溶媒だけが通る膜で隔てられた、純溶媒と溶液を考えます。溶液の中の溶媒の化学ポテンシャルをμ、純溶媒の化学ポテンシャルをμ'とします。
μ=μo(T,p)+φRTlnx...(1)
μ'=μo(T,p')...(2)
です。xは溶液中の溶媒の化学ポテンシャル、φは浸透係数です。これは活動度係数γの代わりでφlnx=lnxγです。

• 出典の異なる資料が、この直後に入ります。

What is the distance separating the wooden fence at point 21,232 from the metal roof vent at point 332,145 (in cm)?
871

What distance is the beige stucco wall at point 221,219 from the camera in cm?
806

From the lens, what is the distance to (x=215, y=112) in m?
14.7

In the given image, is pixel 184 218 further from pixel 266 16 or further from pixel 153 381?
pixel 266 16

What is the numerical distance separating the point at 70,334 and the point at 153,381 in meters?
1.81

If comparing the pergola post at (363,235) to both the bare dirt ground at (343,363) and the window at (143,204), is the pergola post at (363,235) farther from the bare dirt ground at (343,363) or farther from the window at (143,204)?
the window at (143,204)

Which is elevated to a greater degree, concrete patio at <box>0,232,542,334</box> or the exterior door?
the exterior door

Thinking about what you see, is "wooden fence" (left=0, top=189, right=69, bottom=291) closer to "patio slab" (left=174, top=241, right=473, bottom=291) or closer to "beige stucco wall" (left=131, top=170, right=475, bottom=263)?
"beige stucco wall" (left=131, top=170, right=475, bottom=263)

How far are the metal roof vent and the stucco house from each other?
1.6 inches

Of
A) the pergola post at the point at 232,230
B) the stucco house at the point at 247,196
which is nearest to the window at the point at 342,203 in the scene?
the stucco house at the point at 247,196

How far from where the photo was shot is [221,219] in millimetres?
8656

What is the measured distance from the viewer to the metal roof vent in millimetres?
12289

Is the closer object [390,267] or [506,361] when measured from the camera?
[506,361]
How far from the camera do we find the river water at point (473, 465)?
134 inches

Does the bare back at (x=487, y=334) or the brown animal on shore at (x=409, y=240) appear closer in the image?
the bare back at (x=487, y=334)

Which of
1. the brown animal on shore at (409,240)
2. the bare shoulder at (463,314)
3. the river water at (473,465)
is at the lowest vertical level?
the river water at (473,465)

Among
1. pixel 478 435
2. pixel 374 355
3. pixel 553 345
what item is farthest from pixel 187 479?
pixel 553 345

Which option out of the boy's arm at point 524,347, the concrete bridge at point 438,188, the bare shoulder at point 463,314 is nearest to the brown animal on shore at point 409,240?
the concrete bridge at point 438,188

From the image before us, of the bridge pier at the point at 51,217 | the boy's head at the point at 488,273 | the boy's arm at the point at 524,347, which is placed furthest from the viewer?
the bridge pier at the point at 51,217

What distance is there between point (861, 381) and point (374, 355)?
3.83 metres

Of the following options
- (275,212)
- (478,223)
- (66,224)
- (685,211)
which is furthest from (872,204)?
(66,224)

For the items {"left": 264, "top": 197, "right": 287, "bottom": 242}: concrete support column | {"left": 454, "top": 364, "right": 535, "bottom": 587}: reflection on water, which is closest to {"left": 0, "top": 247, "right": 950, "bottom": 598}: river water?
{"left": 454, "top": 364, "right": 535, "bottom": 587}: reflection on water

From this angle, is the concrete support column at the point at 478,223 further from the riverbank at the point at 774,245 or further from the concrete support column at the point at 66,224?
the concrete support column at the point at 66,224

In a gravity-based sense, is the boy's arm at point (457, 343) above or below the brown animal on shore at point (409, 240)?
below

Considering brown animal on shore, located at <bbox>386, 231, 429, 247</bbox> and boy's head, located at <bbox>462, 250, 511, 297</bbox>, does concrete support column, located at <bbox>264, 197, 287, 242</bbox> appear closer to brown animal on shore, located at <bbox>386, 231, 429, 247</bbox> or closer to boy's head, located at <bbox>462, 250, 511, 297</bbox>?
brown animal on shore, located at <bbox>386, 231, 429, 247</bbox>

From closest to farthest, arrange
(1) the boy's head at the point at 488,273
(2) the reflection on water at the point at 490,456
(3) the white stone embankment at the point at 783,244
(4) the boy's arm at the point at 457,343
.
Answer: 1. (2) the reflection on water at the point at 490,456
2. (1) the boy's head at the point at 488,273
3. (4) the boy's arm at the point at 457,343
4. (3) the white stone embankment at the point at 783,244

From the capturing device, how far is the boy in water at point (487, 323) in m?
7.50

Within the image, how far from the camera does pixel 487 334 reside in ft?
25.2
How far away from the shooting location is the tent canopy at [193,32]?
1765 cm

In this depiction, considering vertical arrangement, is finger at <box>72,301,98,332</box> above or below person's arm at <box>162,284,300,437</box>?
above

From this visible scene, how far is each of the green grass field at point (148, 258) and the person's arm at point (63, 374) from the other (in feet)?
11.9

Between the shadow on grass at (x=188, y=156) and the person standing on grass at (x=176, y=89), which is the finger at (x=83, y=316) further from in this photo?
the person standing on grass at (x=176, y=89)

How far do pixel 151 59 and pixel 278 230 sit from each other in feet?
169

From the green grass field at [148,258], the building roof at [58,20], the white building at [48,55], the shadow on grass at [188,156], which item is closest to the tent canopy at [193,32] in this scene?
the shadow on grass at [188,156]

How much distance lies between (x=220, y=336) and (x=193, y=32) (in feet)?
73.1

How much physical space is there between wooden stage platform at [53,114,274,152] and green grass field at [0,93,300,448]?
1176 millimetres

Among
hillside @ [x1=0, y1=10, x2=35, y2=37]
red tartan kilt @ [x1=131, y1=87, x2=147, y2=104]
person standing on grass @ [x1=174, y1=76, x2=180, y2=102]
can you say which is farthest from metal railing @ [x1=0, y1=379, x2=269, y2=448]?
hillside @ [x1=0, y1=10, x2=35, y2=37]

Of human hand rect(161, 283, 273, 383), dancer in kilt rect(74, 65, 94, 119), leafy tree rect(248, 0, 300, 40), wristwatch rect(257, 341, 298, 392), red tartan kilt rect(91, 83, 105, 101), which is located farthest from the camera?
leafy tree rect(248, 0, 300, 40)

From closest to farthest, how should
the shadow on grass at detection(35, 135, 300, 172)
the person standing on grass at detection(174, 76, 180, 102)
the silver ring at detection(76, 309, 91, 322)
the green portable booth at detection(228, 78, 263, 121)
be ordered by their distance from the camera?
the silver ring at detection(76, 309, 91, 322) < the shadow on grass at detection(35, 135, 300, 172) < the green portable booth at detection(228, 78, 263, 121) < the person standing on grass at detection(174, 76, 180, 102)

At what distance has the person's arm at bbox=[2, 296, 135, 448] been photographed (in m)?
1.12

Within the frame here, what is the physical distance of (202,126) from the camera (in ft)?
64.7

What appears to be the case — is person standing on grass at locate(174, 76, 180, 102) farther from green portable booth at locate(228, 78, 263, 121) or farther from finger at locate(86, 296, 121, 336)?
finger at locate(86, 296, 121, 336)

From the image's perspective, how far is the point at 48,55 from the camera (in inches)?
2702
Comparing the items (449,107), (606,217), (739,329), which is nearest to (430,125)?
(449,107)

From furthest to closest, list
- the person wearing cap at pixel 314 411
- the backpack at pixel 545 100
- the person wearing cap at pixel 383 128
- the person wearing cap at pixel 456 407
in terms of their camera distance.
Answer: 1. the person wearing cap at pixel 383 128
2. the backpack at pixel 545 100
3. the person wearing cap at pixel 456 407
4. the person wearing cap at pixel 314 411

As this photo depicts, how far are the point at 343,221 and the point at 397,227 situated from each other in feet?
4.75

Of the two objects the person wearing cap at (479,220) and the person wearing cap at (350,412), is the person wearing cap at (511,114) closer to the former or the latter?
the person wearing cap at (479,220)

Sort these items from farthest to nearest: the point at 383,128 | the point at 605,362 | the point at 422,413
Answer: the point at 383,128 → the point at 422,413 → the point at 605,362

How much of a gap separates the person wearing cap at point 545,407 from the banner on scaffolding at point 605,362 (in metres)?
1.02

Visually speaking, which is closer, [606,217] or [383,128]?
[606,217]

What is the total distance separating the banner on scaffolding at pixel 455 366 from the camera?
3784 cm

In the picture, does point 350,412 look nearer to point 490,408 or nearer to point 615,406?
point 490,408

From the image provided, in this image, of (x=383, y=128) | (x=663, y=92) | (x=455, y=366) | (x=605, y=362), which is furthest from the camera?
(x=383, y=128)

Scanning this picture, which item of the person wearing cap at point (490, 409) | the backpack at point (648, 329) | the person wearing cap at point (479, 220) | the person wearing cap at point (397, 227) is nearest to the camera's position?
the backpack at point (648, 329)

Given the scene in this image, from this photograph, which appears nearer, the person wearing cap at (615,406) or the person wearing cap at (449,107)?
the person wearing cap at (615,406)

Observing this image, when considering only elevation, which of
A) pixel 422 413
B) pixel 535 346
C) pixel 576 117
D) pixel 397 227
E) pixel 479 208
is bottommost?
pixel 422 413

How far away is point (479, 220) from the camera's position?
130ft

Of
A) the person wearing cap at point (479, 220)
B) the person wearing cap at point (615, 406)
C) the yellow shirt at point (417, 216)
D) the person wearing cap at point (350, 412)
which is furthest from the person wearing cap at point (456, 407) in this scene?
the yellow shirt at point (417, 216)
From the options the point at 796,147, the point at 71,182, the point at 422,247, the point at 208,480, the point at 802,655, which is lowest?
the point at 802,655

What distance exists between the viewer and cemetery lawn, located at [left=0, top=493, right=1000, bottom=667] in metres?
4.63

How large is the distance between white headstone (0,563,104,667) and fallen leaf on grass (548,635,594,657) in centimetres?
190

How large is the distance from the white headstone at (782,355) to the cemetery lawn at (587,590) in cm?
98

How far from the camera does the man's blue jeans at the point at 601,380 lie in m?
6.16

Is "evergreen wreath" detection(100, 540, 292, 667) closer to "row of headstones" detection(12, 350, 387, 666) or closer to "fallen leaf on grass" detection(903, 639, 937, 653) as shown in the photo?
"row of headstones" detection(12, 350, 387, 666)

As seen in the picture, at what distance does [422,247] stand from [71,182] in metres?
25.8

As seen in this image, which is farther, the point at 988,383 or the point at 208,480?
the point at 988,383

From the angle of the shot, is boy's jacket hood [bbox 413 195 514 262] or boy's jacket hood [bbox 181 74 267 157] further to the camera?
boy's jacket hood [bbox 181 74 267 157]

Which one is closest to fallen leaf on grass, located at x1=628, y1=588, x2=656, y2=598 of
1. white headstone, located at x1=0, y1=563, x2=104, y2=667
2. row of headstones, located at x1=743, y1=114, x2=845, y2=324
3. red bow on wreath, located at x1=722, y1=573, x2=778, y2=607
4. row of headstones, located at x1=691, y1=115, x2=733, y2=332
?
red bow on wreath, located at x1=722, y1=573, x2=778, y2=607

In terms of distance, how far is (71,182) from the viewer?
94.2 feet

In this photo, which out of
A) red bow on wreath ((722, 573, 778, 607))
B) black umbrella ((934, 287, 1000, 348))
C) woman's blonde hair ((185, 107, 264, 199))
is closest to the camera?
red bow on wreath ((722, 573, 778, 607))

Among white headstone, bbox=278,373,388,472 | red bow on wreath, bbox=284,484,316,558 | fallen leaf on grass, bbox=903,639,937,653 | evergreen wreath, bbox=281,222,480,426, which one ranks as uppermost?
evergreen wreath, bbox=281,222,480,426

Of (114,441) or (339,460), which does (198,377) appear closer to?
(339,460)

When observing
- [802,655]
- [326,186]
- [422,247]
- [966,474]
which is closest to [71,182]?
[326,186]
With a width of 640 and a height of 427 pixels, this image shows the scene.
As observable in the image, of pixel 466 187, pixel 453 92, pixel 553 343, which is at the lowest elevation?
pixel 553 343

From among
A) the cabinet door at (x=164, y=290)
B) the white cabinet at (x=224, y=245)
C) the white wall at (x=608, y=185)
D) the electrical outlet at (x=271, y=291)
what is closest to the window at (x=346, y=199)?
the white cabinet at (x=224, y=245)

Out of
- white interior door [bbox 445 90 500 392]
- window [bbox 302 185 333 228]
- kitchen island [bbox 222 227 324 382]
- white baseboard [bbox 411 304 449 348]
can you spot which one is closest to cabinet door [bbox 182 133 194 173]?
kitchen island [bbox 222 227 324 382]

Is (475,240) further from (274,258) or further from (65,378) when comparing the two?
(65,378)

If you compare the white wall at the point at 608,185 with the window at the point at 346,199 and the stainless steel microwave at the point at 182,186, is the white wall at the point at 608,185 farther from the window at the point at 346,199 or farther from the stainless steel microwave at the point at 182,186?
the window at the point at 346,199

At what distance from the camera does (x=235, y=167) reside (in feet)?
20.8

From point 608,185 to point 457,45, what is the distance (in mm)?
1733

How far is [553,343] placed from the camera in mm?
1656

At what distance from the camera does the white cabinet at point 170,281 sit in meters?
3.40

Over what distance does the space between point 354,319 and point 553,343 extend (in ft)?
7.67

平衡なら(1),(2)が等しいですが、x=1で無い限り、p≠p'である必要があります。この時
π=p-p'...(3)
とし、これを浸透圧と名付けます。そこでμoの圧依存性を知る必要があります。さて
(∂μ/∂p)_t=v...(4)
です。圧縮率をκとしますと
κ=-(1/v)(∂v/∂p)_t...(5)
です。この式はκを定数とすれば変数分離形の微分方程式で簡単に解けて
v=v(T,0)e^(-κp)≒v(T,0)(1-κp)...(6)
となります。v(T,0)は圧力ゼロに外挿した時の溶媒のモル体積です。この式を(4)に代入すれば
μ=μ*(T)+pv(T,0)(1-κp/2)...(7)
の形の式を得ます。(7)を使えば(1),(2)は次のようになります。
μ=μ*(T)+pv(T,0)(1-κp/2)+φRTlnx...(1)'
μ=μ*(T)+p'v(T,0)(1-κp'/2)...(2)'
溶媒同士の化学ポテンシャルは等しくなければならないので(1)'=(2)'より
pv(T,0)(1-κp/2)+φRTlnx=p'v(T,0)(1-κp'/2)
(p'-p)v(T,0)=κ(p'^2)v(T,0)/2-κ(p^2)v(T,0)/2+φRTlnx
(p'-p)v=κ(p'-p)(p'+p)v/2+φRTlnx
ここで(3)を代入し
-πv(1-κ(p'+p)/2)=φRTlnx...(7)
となります。ここで
v(1-κ(p'+p)/2)...(8)
は溶液と溶媒の平均の圧力に対する溶媒のモル体積ですが、これを改めてVと書くことにすれば、(7)は
πV=-φRTlnx...(9)
即ち
π=-(φRTlnx)/V...(10)
となります。理想溶液ならば
π=-RTlnx/V...(11)
です。ここでκを無視してよいならばV=vとなりますので
π=-RTlnx/v...(12)
です。ここまでもって回った書き方をしていますが、(12)を得るには要するに(1)'=(2)'を
pv+φRTlnx=p'v...(13)
とすればよいわけです。
さて、溶質のx'が小さい(希薄溶液)ならば
lnx=ln(1-x')=-x'...(14)
ですので、(12)は
π=RTx'/v...(15)
ということになります。溶質の濃度の形は(15)より明らかです。